*Exercise goal*
Rewrite each line of the listing below as an item in a numbered list, skipping any blank lines. Leave the pictures out of your answer.

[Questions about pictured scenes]

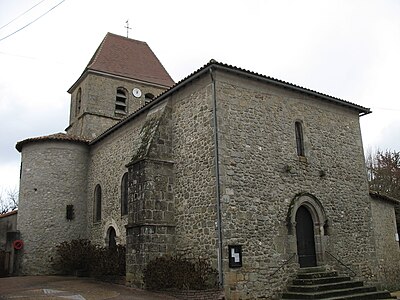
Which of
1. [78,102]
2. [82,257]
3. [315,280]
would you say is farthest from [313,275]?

*Exercise response*
1. Which of
2. 1. [78,102]
3. 2. [82,257]
4. 3. [315,280]
5. would you say is farthest from [313,275]?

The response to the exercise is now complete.